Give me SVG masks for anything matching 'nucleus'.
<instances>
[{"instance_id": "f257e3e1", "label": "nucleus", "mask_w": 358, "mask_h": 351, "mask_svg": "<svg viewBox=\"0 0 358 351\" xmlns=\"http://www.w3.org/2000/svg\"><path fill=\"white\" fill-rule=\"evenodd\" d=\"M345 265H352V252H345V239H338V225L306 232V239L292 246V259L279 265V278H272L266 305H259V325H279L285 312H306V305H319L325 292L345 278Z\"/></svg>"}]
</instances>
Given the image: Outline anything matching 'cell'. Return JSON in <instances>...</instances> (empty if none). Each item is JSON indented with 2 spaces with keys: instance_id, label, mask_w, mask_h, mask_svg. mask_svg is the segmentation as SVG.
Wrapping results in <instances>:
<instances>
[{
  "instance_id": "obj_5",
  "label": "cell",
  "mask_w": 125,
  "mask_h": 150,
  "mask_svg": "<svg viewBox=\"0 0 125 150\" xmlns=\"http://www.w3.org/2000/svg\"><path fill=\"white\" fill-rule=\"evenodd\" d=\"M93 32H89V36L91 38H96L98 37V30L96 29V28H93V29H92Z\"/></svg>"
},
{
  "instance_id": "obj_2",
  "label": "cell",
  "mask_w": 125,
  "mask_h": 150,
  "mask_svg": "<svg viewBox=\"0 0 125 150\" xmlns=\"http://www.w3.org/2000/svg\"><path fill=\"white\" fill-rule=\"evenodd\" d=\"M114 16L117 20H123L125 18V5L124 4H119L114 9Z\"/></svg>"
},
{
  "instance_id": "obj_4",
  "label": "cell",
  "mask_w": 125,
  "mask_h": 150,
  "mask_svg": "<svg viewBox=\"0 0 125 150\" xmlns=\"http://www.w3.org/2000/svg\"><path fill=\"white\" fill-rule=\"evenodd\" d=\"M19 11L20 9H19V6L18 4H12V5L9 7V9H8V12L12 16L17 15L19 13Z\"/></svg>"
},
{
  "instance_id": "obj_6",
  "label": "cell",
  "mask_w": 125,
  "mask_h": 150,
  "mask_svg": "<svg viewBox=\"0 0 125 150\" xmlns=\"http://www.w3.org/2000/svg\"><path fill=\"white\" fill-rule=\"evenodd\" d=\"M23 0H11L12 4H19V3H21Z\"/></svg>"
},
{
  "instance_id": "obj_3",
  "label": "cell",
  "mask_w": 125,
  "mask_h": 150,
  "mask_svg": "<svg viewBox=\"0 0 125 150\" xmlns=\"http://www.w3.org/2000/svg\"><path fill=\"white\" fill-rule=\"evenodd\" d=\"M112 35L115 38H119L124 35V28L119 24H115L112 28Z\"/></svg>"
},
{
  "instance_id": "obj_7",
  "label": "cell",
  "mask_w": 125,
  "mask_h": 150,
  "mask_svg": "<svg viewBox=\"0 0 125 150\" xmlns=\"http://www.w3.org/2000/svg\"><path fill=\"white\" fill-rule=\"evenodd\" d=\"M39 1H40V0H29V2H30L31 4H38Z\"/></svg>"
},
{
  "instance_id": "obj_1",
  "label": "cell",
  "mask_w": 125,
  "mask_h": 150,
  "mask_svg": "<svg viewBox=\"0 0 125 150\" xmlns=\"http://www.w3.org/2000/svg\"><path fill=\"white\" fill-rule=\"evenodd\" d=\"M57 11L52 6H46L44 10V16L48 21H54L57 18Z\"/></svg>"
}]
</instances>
########
▶ **Your task**
Count the lines in the data above that contain the string "anything", treating uppercase and lowercase as different. Reply with the number only.

▶ **Expected output**
2